YOUR GOAL :: Revise the part of the research funding text that opens with "Approximately $7 million" and closes with "next seven years.", changing "scholarships and fellowships" to "student awards".

EXCERPTED PASSAGE ::
-.-.-

Approximately $7 million is going to faculty researchers in the form of grants, while just under $6 million is being awarded as scholarships and fellowships to graduate and post-graduate students.
The federal government's Social Sciences and Humanities Research Council (SSHRC) announced a $202.2 million investment towards this initiative. Of the $202.2 million, $97.9 million over three years will be awarded as scholarships and fellowships to top master’s and doctoral students in the humanities and social sciences, $76.6 million will be invested in the work of 904 of Canada’s best researchers through SSHRC’s Standard Research Grants Program, and $27.7 million will be allocated to research in management, business and finance over the next seven years.
“SSHRC is investing $202.2 million to cultivate research talent and facilitate world-class research for the benefit of Canadians,” said Marilyn Taylor, vice-president of grants and fellowships for SSHRC. “This research will enhance understanding of political, social, cultural and economic issues, past and present, that are vital to our future innovation, prosperity and quality of life.”
“Our government is committed to fostering world-class Canadian research and increasing the supply of highly qualified and globally connected graduates that businesses need to succeed in today’s economy,” said the Honourable James Moore, Secretary of State. “We can have all the robust technologies in the world, but we need the social sciences and humanities to know how to harness them and interpret them from a human perspective, so that they translate into tangible, everyday benefits for society.”

-.-.-

GIVEN INFORMATION ::
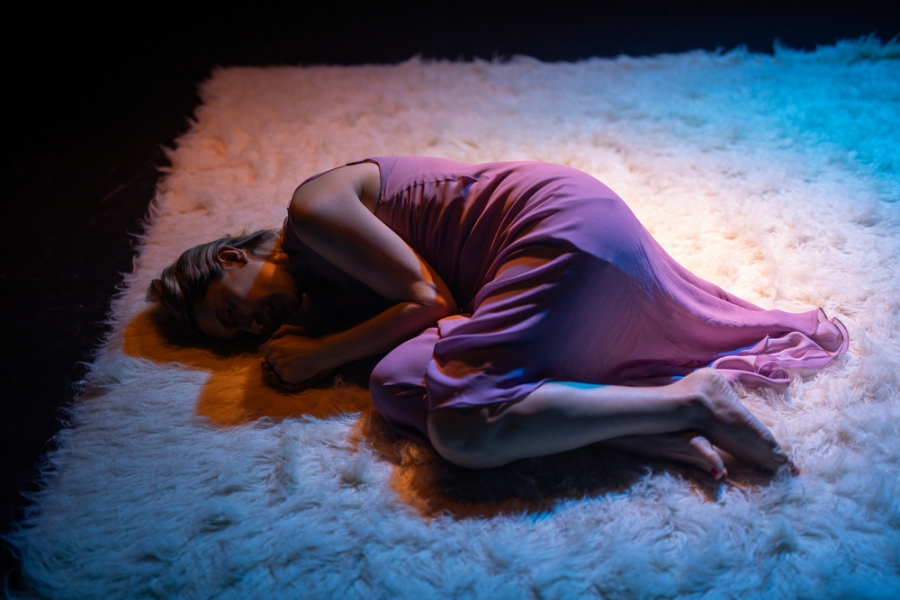 &laquo;&Tau;&alpha; &pi;&iota;&kappa;&rho;ά &delta;ά&kappa;&rho;&upsilon;&alpha; &tau;&eta;&sigmaf; &Pi;έ&tau;&rho;&alpha; &phi;&omicron;&nu; &Kappa;&alpha;&nu;&tau;&raquo;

-.-.-

PROBLEM SOLUTION ::
Approximately $7 million is going to faculty researchers in the form of grants, while just under $6 million is being awarded as student awards to graduate and post-graduate students.
The federal government's Social Sciences and Humanities Research Council (SSHRC) announced a $202.2 million investment towards this initiative. Of the $202.2 million, $97.9 million over three years will be awarded as student awards to top master’s and doctoral students in the humanities and social sciences, $76.6 million will be invested in the work of 904 of Canada’s best researchers through SSHRC’s Standard Research Grants Program, and $27.7 million will be allocated to research in management, business and finance over the next seven years.